Missouri bill bars pharmacists from questioning ivermectin effectiveness
JEFFERSON CITY, Mo. — Missouri lawmakers this week passed legislation that appears to bar pharmacists from questioning doctors who prescribe the controversial off-label drugs ivermectin and hydroxychloroquine for patients.
The measure, which passed the House on a resounding 130-4 vote this week, was tucked into a bill related to professional licensing. After passing both chambers, the bill now heads to Gov. Mike Parson’s desk.
According to its language, the bill would prevent state medical licensing boards from punishing or taking away the medical licenses of doctors who “lawfully” prescribe the two drugs. And it prevents pharmacists from contacting a doctor or patient “to dispute the efficacy of ivermectin tablets or hydroxychloroquine sulfate tablets for human use” unless the doctor or patient asks about the drugs’ effectiveness.
Sen. Rick Brattin, a Harrisonville Republican, told The Star Thursday he added the amendment after he spoke with doctors who worried they would lose their medical licenses for prescribing the drugs. Brattin, who said he previously bought ivermectin for COVID-19 but has never taken it, described the drug as “politicized.”
“Unfortunately, because of the politicization of those two drugs, (doctors are) being targeted,” he said. “I wanted to protect them from that.”
The bill, specifically Brattin’s amendment, swiftly drew criticism on social media from people who pointed to the fact that the Federal Drug Administration has not approved ivermectin for treating COVID-19. The drug is authorized for humans to treat infections caused by parasitic worms, head lice and skin conditions like rosacea.
The agency has received multiple reports of people who have been hospitalized after taking ivermectin intended for livestock, according to its website.
“The Missouri legislature has chosen to ‘own the libs’ by issuing a gag order against every pharmacist in this state from offering their medical opinion on taking either one of those medications — even if it could kill their patient,” former U.S. House candidate Lindsey Simmons wrote on Twitter.

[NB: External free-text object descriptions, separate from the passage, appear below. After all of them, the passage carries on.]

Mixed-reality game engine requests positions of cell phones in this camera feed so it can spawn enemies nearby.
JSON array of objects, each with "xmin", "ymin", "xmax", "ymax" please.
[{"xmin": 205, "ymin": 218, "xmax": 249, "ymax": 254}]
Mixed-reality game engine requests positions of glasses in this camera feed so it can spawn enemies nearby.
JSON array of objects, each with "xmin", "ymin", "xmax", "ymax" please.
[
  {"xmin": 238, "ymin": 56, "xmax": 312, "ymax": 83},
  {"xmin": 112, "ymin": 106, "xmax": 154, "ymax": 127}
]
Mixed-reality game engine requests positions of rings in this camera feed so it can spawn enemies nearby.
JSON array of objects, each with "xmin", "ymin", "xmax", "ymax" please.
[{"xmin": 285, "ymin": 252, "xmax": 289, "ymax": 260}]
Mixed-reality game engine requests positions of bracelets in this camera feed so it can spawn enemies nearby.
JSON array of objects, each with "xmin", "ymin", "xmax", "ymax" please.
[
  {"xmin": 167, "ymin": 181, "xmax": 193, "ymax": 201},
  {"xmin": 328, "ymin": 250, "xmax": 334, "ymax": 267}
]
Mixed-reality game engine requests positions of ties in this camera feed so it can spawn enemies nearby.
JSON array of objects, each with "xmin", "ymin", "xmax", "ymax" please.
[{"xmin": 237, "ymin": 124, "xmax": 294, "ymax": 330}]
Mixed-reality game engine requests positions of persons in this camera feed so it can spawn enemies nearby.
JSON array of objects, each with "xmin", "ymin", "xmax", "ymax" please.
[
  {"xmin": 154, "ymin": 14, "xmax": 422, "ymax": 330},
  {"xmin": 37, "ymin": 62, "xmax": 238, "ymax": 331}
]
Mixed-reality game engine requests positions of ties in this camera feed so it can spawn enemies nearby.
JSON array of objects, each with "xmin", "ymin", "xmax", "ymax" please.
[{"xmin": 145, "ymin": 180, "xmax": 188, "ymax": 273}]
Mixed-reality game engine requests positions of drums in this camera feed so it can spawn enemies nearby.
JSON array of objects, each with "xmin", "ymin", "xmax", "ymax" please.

Rep. Patty Lewis, a Kansas City Democrat who served on the committee that handled the bill, told The Star Thursday that Democrats agreed to the language in the bill to satisfy a group of hard-right conservatives in the Senate.
She said the parts of the bill relating to the two drugs will not change anything in the medical community. She said medical licensing boards already would not punish a doctor for prescribing a drug lawfully.
“This language, with a few buzzwords, is to keep some difficult, obstinate, conservative senators quiet,” she said. “It’s not necessary, it’s not needed. It’s ‘do nothing’ language only to make sure the bill does not fail in the Senate.”